Moreland reportedly went missing on March 29, 2016, from his grandparents’ residence in Monterey.

One month later, human remains were found in a bayou off of Peale Cross Road in Monterey by Moreland’s grandfather Rufus “Buddy” Tiffee and father Stephen Moreland. The human remains were later confirmed to be Duell Moreland’s.

Earlier reports said Tiffee found his grandson’s body — mostly skeletal remains — after he received a tip from a family friend and organized a search.

A few weeks after the discovery of the body, Concordia Parish Sheriff’s Office investigators charged Moreland’s distant cousin, Hartwell Layne Tiffee, 37, of Monterey with second-degree murder in the case, but later the parish grand jury filed a No True Bill in the case and Hartwell Tiffee was released.

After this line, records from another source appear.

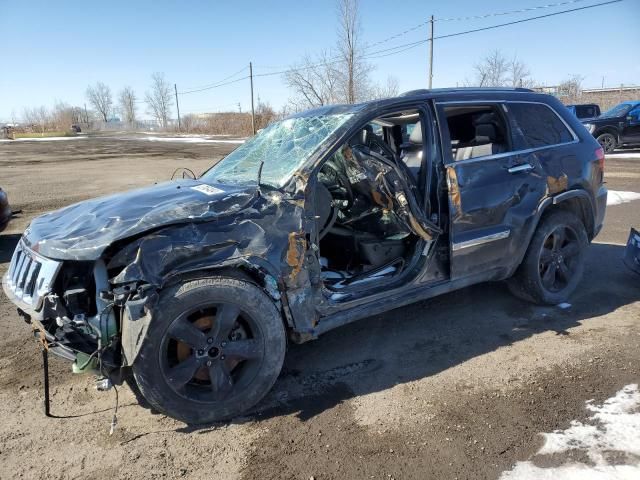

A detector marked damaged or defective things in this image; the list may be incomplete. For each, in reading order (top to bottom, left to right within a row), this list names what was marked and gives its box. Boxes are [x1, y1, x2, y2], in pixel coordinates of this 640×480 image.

shattered windshield [200, 113, 352, 188]
crushed hood [23, 179, 256, 260]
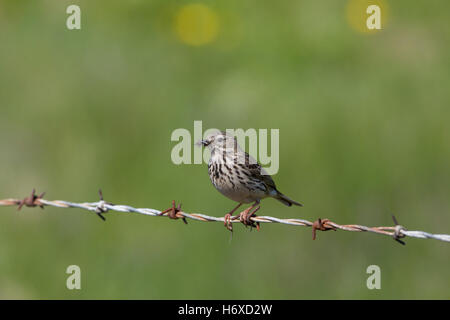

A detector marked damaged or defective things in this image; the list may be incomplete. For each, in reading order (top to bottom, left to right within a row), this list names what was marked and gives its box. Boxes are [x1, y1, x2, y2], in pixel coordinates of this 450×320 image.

rusty barb [0, 190, 450, 242]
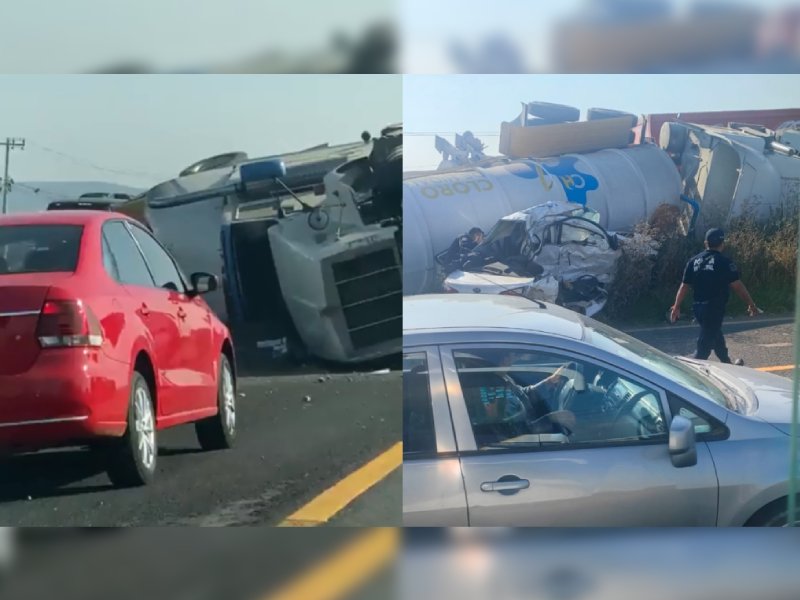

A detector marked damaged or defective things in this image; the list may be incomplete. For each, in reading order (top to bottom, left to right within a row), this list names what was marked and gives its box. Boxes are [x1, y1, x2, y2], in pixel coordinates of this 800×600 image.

The grand jury case was convened by the Louisiana Attorney General’s office after District Attorney Brad Burget and Seventh Judicial District Judges Kathy Johnson and John Reeves were recused from the case because Hartwell Tiffee’s father, Thomas “Red” Tiffee, is a member of the Concordia Parish Police Jury.

Kimberly Tiffee said she was one of the last people to ever speak to her son before his disappearance and believes a mob of people tortured and killed him in the woods.

More than a year after Moreland’s death, his family started offering a $30,000 reward for information that leads to an arrest and conviction of the person or persons involved the suspected homicide.